The iterate () method of the Collection interface returns a Iterator, which can then be easily traversed by the two methods of the Iterator interface.

• Boolean Hasnext (): Determines whether there is another accessible element.

• Object next (), which returns the next element to be accessed.

5 generic Collection The argument to the Add (object obj) method mentioned earlier in the Collection is the Obect type, regardless of which object is placed in the Collection and its sub-interfaces or implementation class, and is considered to be just the type of object, at the Get (int index) Method must be forced to cast the elements in the collection, not only cumbersome but also prone to classcastexception exceptions. When using put (object Key,object value) and get (object key) to access an object in Map, the same problem exists when fetching an element using the Iterator Next () method.
This problem is effectively solved by introducing generics (Generic) in JDK1.5. All interfaces and classes in the collection framework have been rewritten in JDK1.5, adding support for generics.
When you create a collection object by using a generic collection, you specify the type of the elements in the collection, you do not need to type-cast when you remove the elements from the collection, and a compilation error occurs if you put a non-specified type object into the collection. Comparison:
The main differences between arrays and collections include the following.

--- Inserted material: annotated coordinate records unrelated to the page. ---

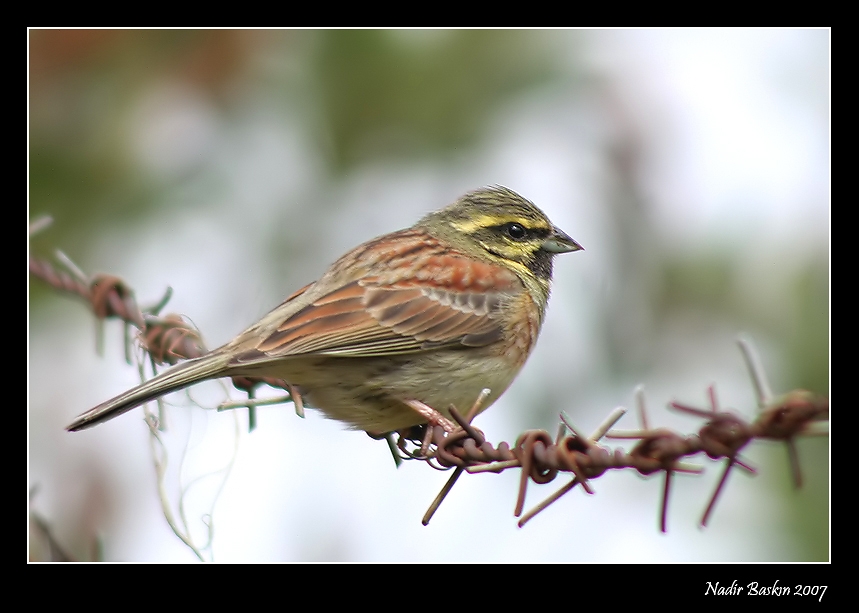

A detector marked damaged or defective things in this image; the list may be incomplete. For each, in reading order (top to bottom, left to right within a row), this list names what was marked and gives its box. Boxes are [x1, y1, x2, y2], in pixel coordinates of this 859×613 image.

rusty barbed wire [30, 225, 828, 532]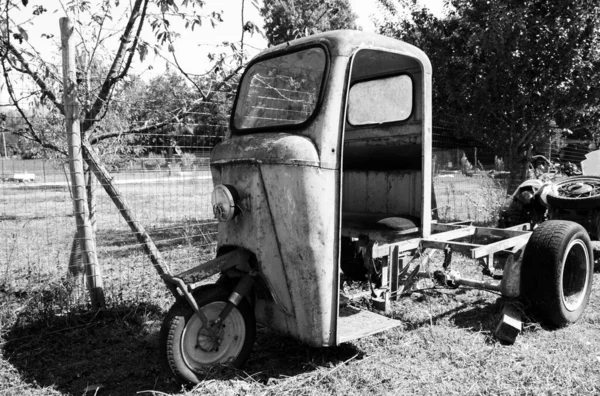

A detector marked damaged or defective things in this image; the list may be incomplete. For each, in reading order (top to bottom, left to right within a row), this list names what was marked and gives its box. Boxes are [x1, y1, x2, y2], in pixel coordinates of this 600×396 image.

rusted truck cab [211, 30, 432, 346]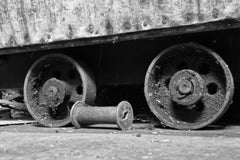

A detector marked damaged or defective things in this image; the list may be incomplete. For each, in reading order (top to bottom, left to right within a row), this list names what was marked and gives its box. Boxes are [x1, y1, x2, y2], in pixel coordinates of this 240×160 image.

rust texture [0, 0, 239, 48]
rusted surface [0, 0, 239, 49]
rusty metal wheel [23, 53, 96, 127]
rusted surface [70, 100, 134, 131]
rusted surface [143, 42, 233, 130]
rusty metal wheel [144, 42, 234, 130]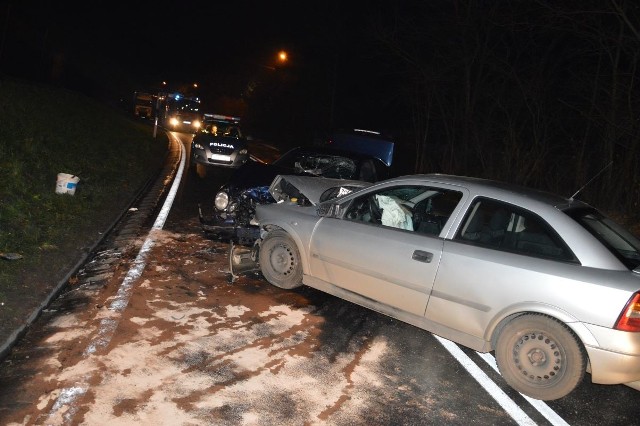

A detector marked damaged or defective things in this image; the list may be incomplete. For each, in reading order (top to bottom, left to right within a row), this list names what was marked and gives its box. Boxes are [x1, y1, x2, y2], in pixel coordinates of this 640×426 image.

damaged car front [200, 140, 392, 245]
crumpled hood [268, 174, 370, 206]
detached wheel [258, 230, 302, 290]
detached wheel [496, 312, 584, 400]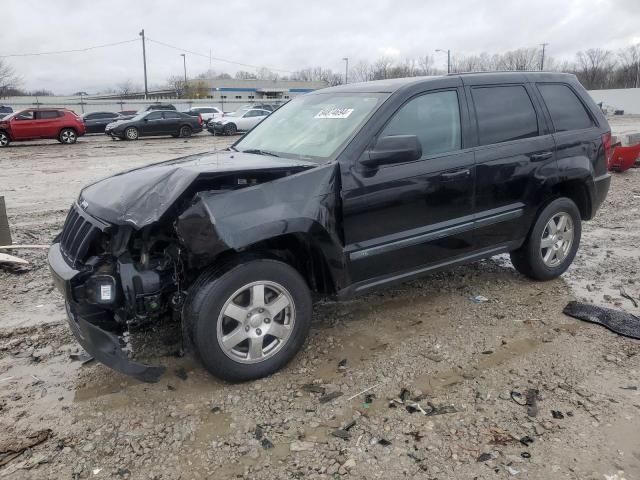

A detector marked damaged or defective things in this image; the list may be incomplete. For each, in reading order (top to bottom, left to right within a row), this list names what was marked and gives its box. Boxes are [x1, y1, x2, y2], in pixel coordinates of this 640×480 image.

crumpled hood [80, 150, 318, 229]
damaged front bumper [49, 244, 166, 382]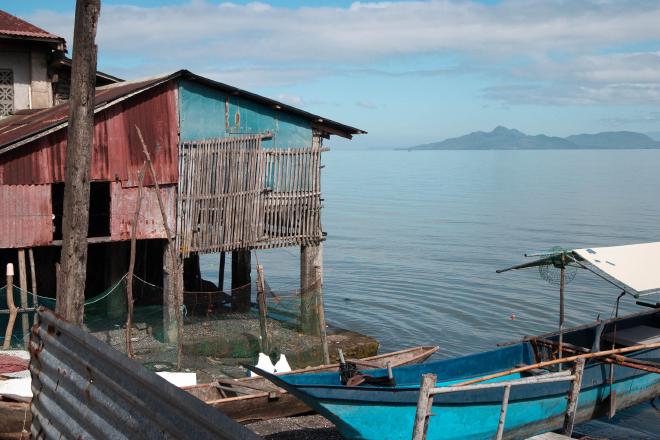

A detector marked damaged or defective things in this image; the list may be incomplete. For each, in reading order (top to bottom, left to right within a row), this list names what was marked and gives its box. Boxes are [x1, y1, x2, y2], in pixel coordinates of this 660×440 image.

• Arrays can store basic data types and objects, and only objects can be stored in the collection (the base data types may be stored as wrapper classes).
• The length of the array is fixed and the set length can be changed dynamically.
• The array element type must be specified when the array is defined, and all of the elements in the collection are Object by default.
• You cannot directly get the number of elements that the array actually stores, length is used to get the lengths of the array, but the number of elements actually stored by the collection can be obtained directly through size ().
• Collections are implemented in a variety of ways and in different applications, unlike arrays that only use allocated contiguous spaces.
• The collection is in the form of interfaces and classes, has the characteristics of encapsulation, inheritance and polymorphism, and can realize various complex operations through simple method and property invocation, greatly improving the development efficiency of software.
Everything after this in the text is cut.